ADHS > Schule

1. Das Wichtigste in Kürze

ADHS (früher ADHS und ADS) kann zu schulischen Problemen führen. Intensive und regelmäßige Kommunikation zwischen Lehrkräften, Kitapersonal, Kind und Eltern ist wichtig. Manchmal kann ein Anspruch auf sonderpädagogische Förderung bestehen. Da ADHS in einigen Fällen mit Teilleistungsstörungen wie z.B. Lese-Rechtschreib- oder Rechenschwäche einhergeht, kann vom Jugendamt unter Umständen eine Lerntherapie genehmigt werden. Außerdem kann Schulbegleitung gleichberechtigte Teilhabe in der Schule ermöglichen.

2. Information der Lehrkräfte

Heute sind die Lehrkräfte meist deutlich besser über ADHS informiert, deuten die ADHS-Symptome seltener als mangelnde Disziplin und nehmen ADHS häufiger ernst. Individuelle Förderprogramme sind aber trotzdem selten, vor allem an weiterführenden Schulen, und der Informationsstand der Lehrkräfte ist unterschiedlich.

Die Schule über ADHS zu informieren, sollte die Grundlage für eine intensive und regelmäßige Schule-Eltern-Kommunikation sein. So kann das Verständnis für bestimmte Verhaltensweisen gefördert und die fälschliche Annahme einer Minderbegabung oder Faulheit verhindert werden. Ob und wann das Bekanntmachen der Diagnose ADHS in der Schule erfolgt, sollte immer mit dem Kind besprochen werden. In einigen Fällen kann es sinnvoll sein, die Schule erst einige Wochen nach Schulbeginn über die Diagnose zu informieren, um eine mögliche Voreingenommenheit zu vermeiden.

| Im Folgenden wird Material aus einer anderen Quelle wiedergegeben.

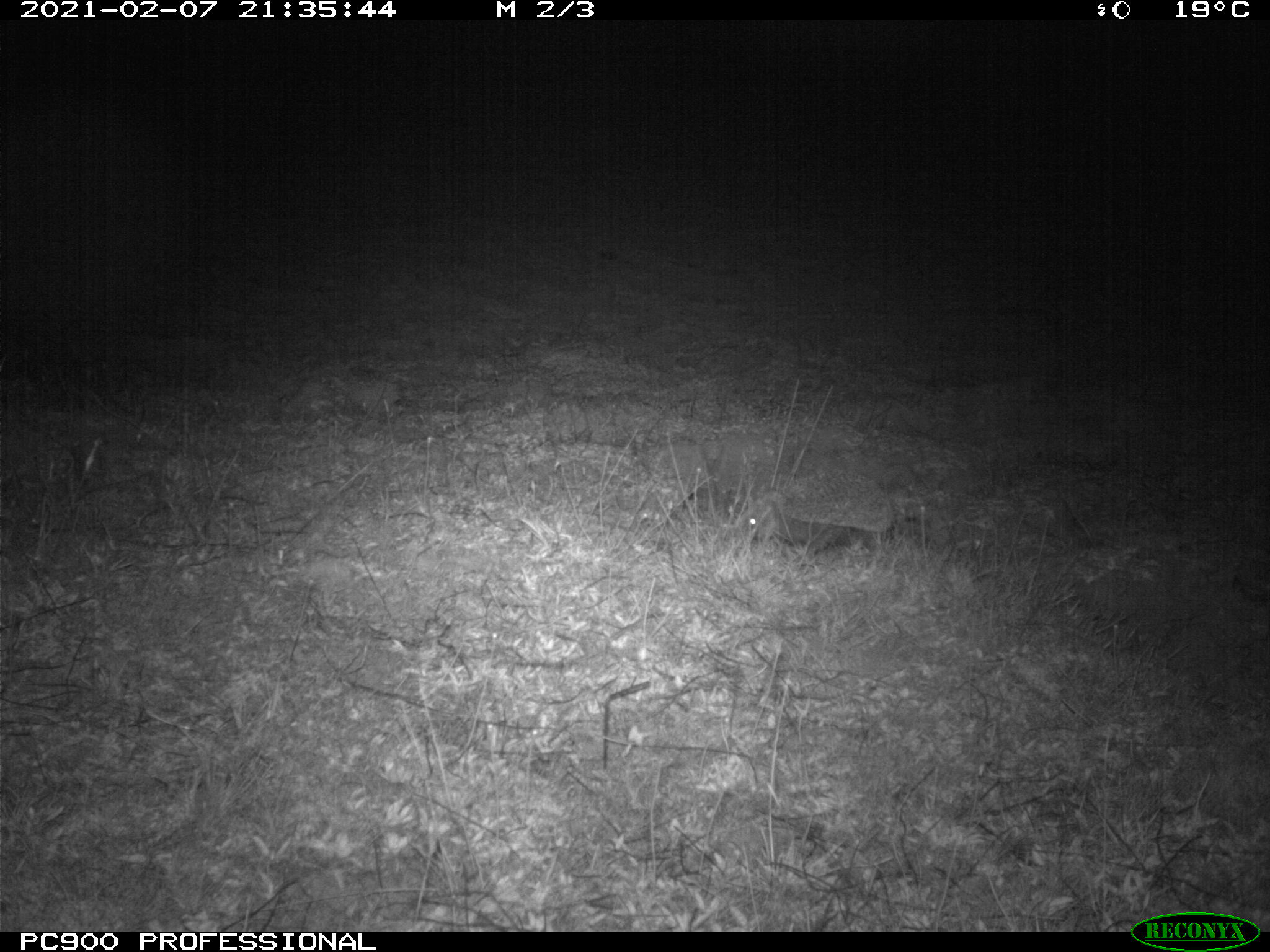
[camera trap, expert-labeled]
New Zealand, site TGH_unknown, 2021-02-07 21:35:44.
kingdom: Animalia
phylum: Chordata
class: Mammalia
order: Eulipotyphla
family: Erinaceidae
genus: Erinaceus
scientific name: Erinaceus europaeus europaeus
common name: european hedgehog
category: hedgehog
Hedgehog (european hedgehog) (Erinaceus europaeus europaeus).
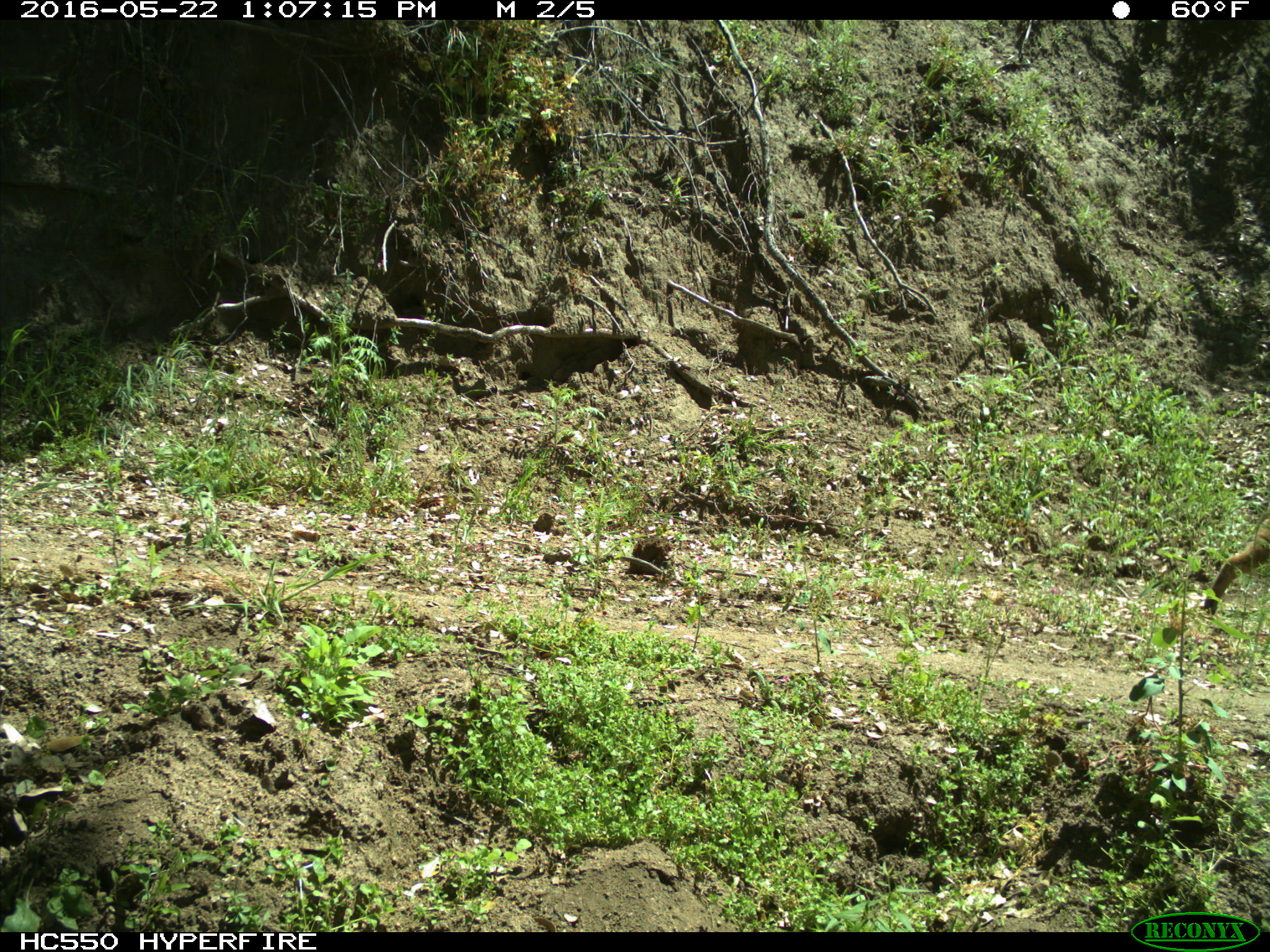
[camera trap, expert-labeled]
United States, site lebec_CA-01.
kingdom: Animalia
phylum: Chordata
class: Mammalia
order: Carnivora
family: Felidae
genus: Lynx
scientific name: Lynx rufus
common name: bobcat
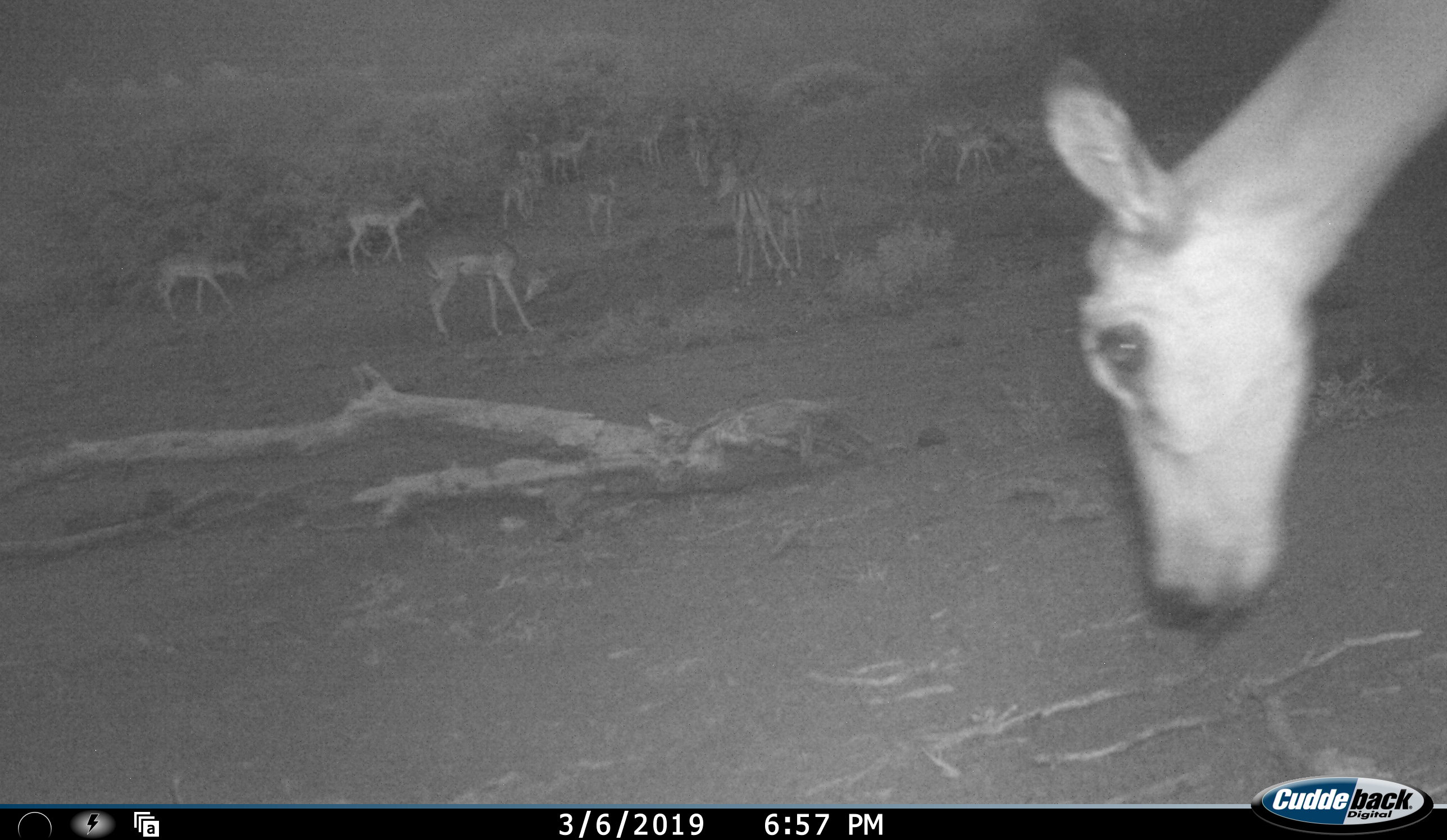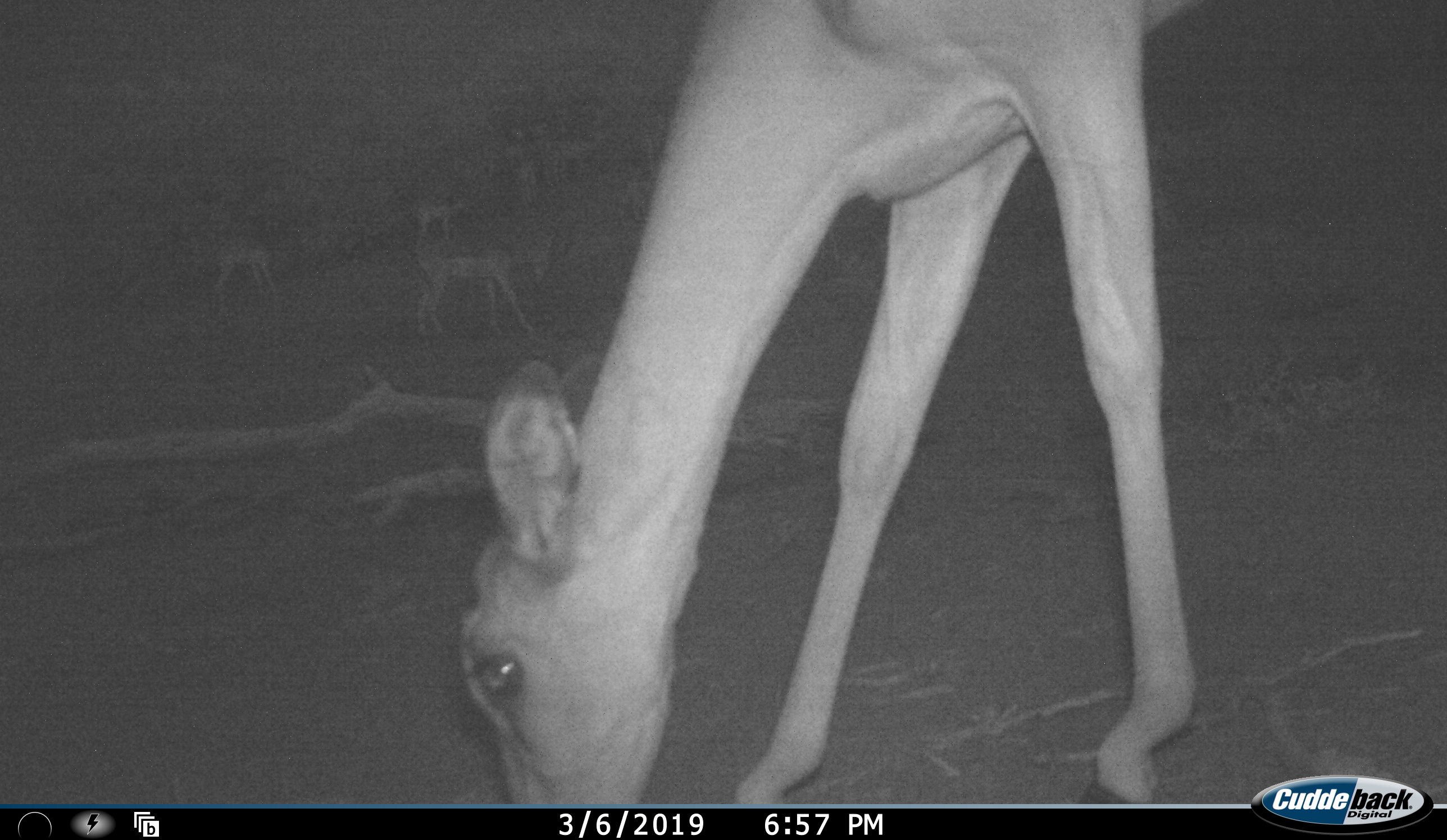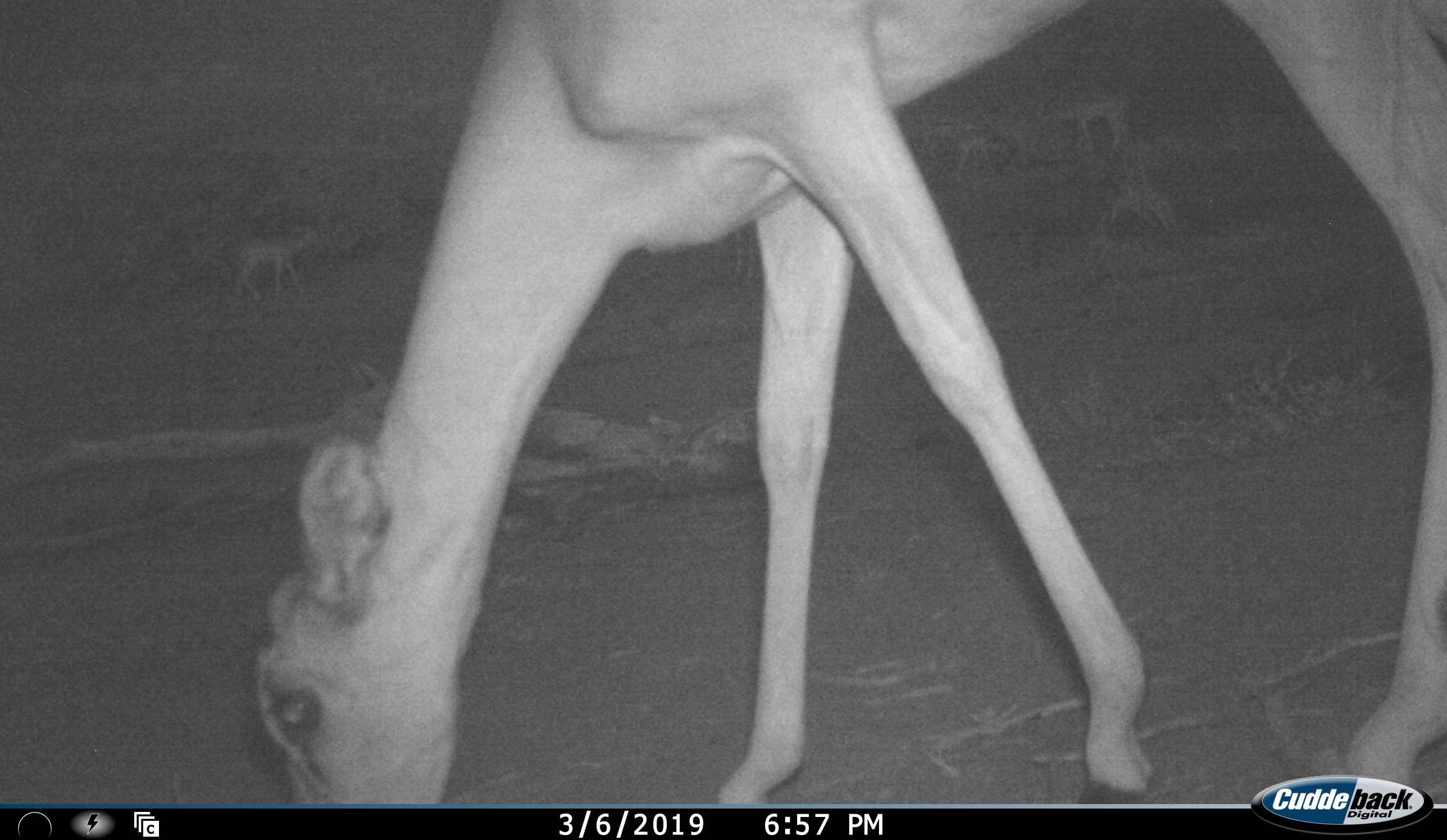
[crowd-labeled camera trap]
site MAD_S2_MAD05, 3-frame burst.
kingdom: Animalia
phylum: Chordata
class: Mammalia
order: Artiodactyla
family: Bovidae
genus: Aepyceros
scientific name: Aepyceros melampus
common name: impala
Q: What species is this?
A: Impala (Aepyceros melampus).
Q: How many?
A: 11-50.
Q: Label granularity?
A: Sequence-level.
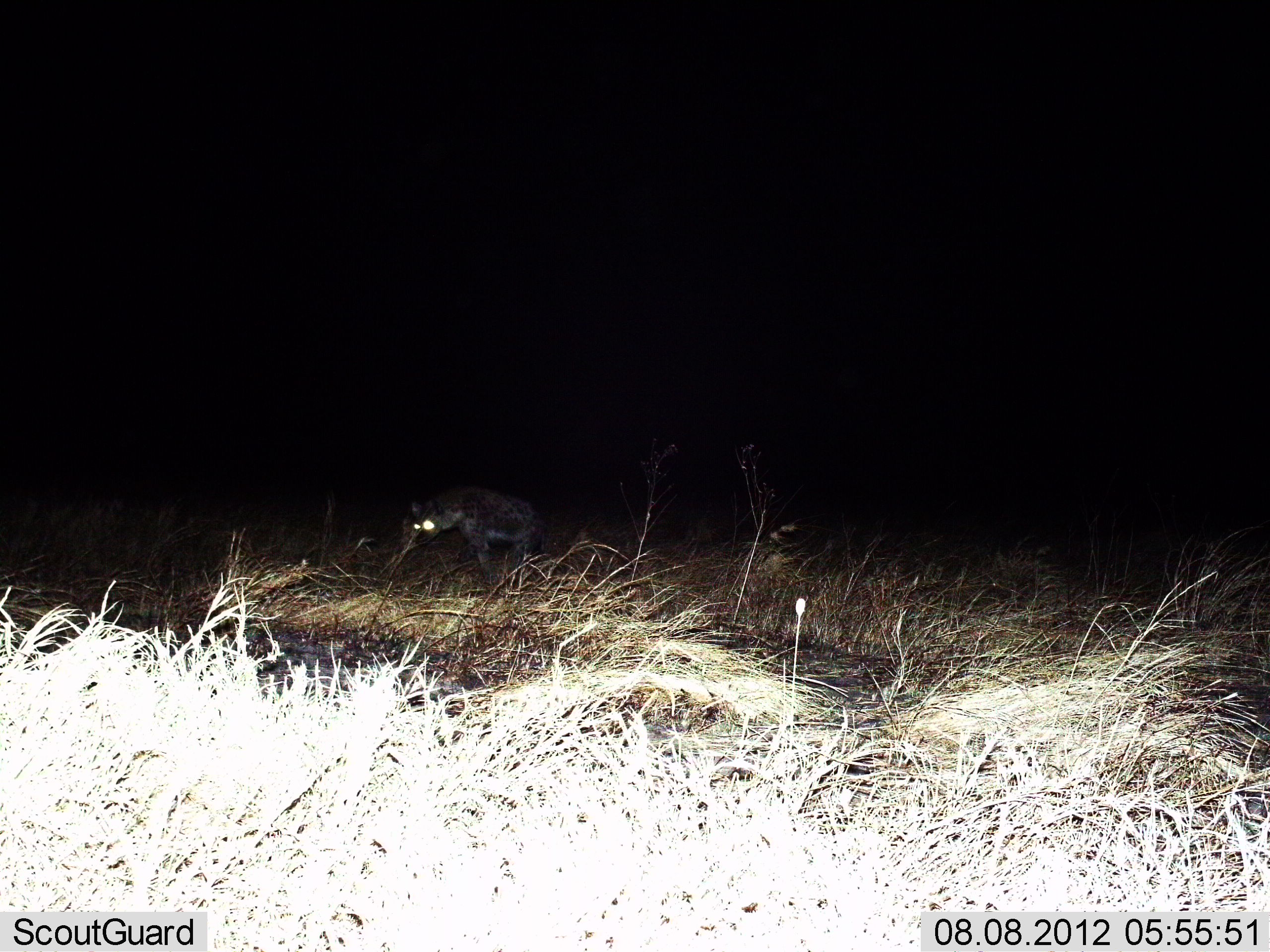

Entscheiden sich Eltern und Kind für einen offenen Umgang mit ADHS, kann von einer verstärkten Rückmeldung der Lehrkräfte profitiert werden. Die Rückmeldung der Lehrkräfte ist für Kinder mit ADHS sehr wichtig, um die Folgen ihres Handelns besser einschätzen zu können.

3. Hilfestellungen für den schulischen Alltag

Bei ADHS ist es unterschiedlich, in welchem Bereich sich die Symptome besonders zeigen. Während sich manchmal vor allem der übersteigerte Bewegungsdrang störend auswirkt, beeinträchtigt andere eher die mangelnde Konzentrationsfähigkeit. ADHS kann es erschweren, die Aufmerksamkeit auf den Unterricht zu richten. Manche Kinder schauen dann minutenlang aus dem Fenster, während der Unterricht an ihnen vorbeizieht.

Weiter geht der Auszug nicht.